Study neuromuscular junction as prototypical cholinergic synapse. Trace ACh pathways in brain using anatomical atlases.
ACh is always excitatory. ACh at nicotinic receptors is excitatory; at muscarinic it can be inhibitory.
You already understand how synaptic transmission works at a general level and have studied the neuromuscular junction as a model synapse. Acetylcholine (ACh) is the neurotransmitter at that junction, and it was in fact the first neurotransmitter ever identified — Otto Loewi demonstrated its existence in 1921 by showing that stimulating the vagus nerve released a chemical substance that slowed a second heart. ACh is synthesized in the presynaptic terminal by the enzyme choline acetyltransferase (ChAT), which transfers an acetyl group from acetyl-CoA to choline. After release, ACh is rapidly broken down in the synaptic cleft by acetylcholinesterase (AChE), one of the fastest enzymes known, terminating the signal within milliseconds.

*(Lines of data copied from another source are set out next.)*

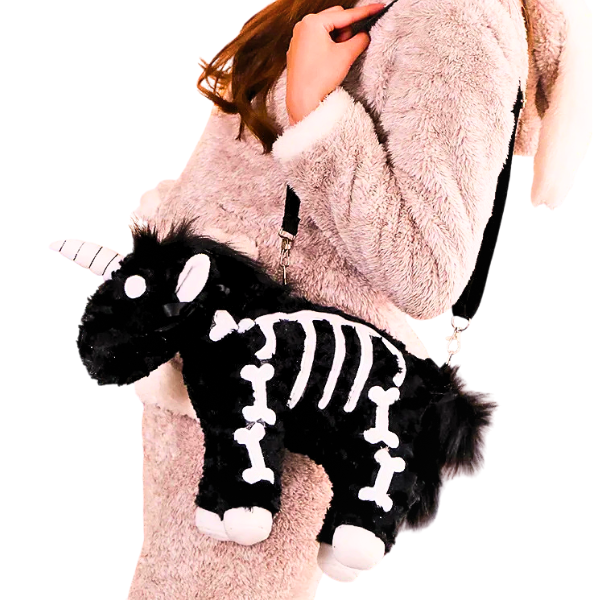 Skelly Unicorn Plushie Purse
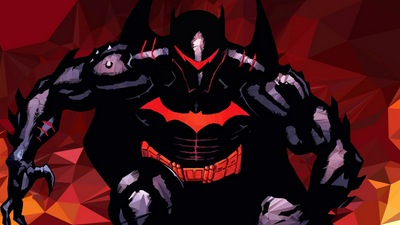 Полигональное искусство Бэтмена Хеллбэта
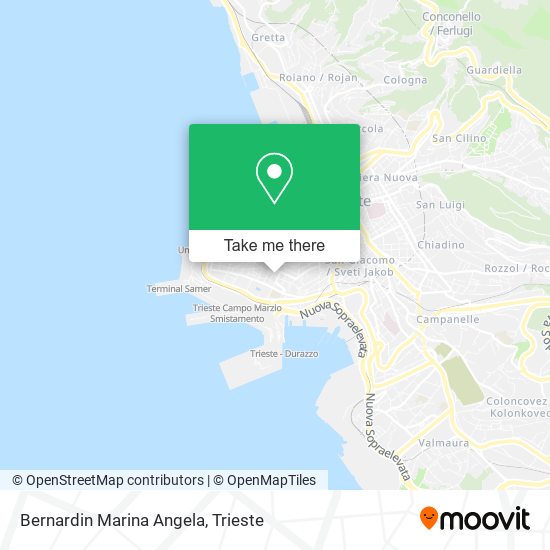 Bernardin Marina Angela map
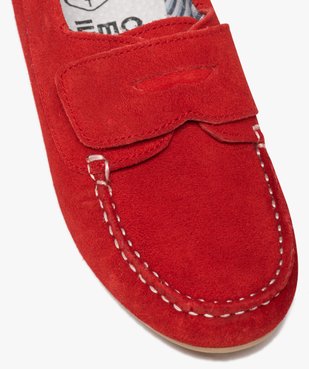 Mocassins garçon à scratch dessus cuir retourné uni vue6 - GEMO (ENFANT) - GEMO
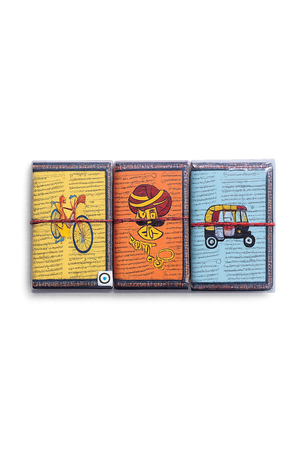 Vintage Art-Themed Diary Collection – Retro India Edition 1
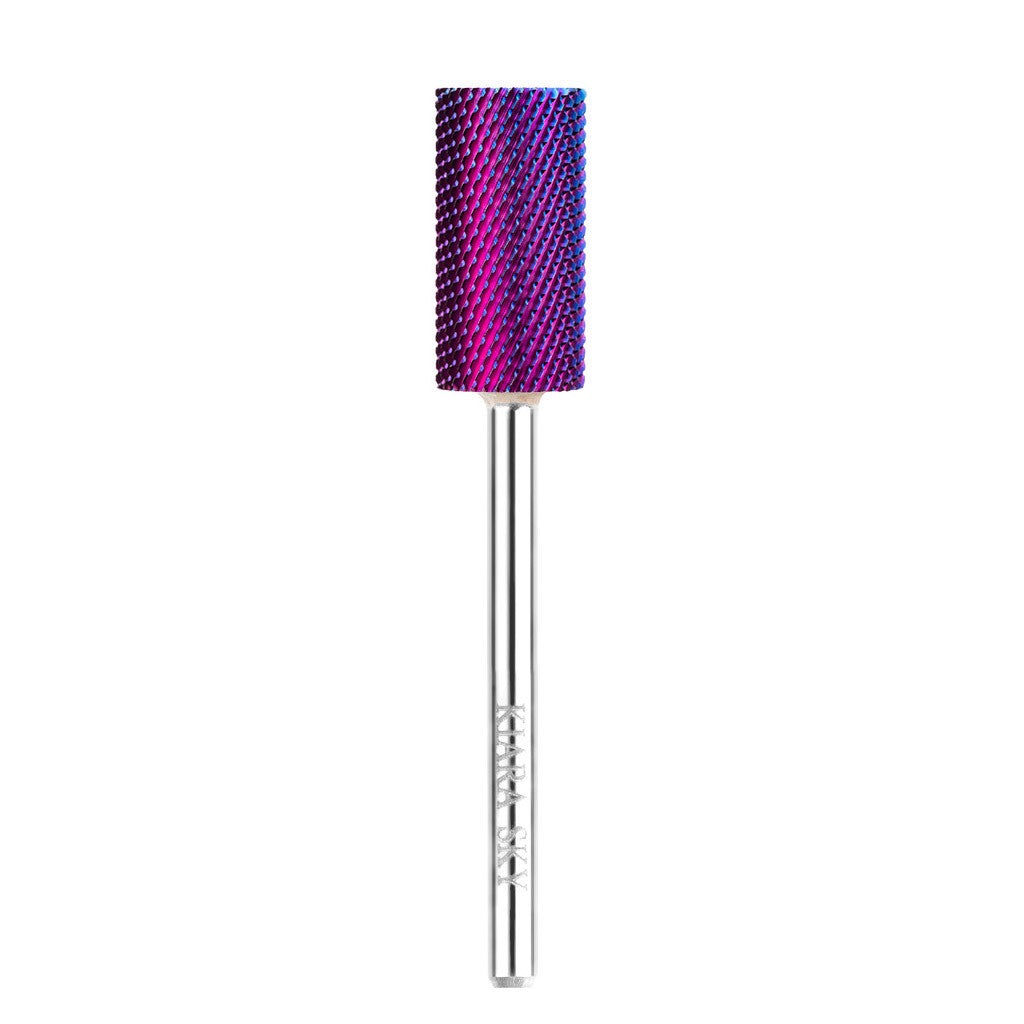 Drill Bit Large Barrel Fine Purple 3/32" Diamond Nail Supplies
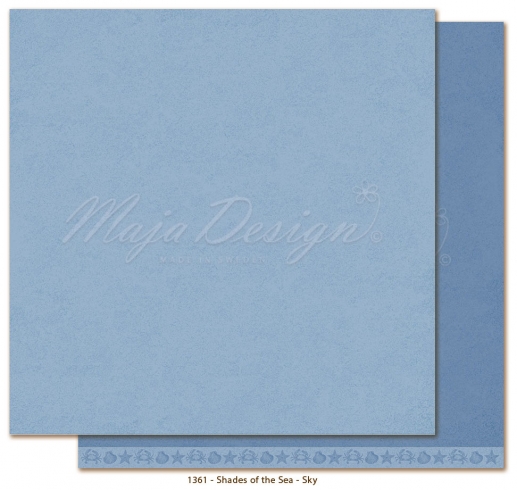 Maja Monochromes - Seaside Shades Cardstock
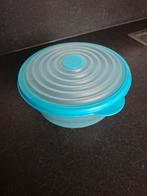 Ronde voorraadbak met flexibele deksel, Ophalen of Verzenden, Gebruikt, Blauw, Bak of Kom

What makes the cholinergic system uniquely instructive is that a single neurotransmitter produces dramatically different effects depending on which receptor it binds. Nicotinic receptors (named because nicotine activates them) are ligand-gated ion channels — the ionotropic receptors you already know. When ACh binds, the channel opens within microseconds, allowing Na⁺ and K⁺ to flow, producing a fast excitatory postsynaptic potential. This is the mechanism at the neuromuscular junction that triggers muscle contraction. Muscarinic receptors (named after the mushroom toxin muscarine) are metabotropic — they are G-protein coupled receptors that activate intracellular signaling cascades. Muscarinic signaling is slower (hundreds of milliseconds to seconds) and can be either excitatory or inhibitory depending on the receptor subtype and the G-protein it couples to. In the heart, muscarinic M2 receptors open potassium channels that slow heart rate — this is what Loewi's experiment detected.
In the brain, cholinergic neurons are concentrated in a few small nuclei but project widely, much like a sprinkler system that modulates large territories rather than delivering point-to-point messages. The basal forebrain cholinergic system (including the nucleus basalis of Meynert) sends projections throughout the cortex and hippocampus, where ACh promotes attention, arousal, and memory encoding. When you focus on a task and irrelevant stimuli fade from awareness, cortical ACh release is part of what makes that possible. This is why the degeneration of these neurons in Alzheimer's disease produces such devastating cognitive effects — the cortex loses its attentional and memory-encoding modulator. Drugs like donepezil work by inhibiting acetylcholinesterase, prolonging the action of whatever ACh remains.
The peripheral cholinergic system is equally critical. ACh is the neurotransmitter at all preganglionic autonomic neurons (both sympathetic and parasympathetic), at parasympathetic postganglionic neurons, and at the neuromuscular junction. This broad distribution explains why cholinergic drugs and toxins have such widespread effects: nerve agents like sarin inhibit AChE, causing uncontrolled ACh accumulation at every cholinergic synapse simultaneously — muscles lock in contraction, glands hypersecrete, and the heart slows dangerously. Understanding the anatomy of the cholinergic system is therefore essential for both neuroscience and pharmacology.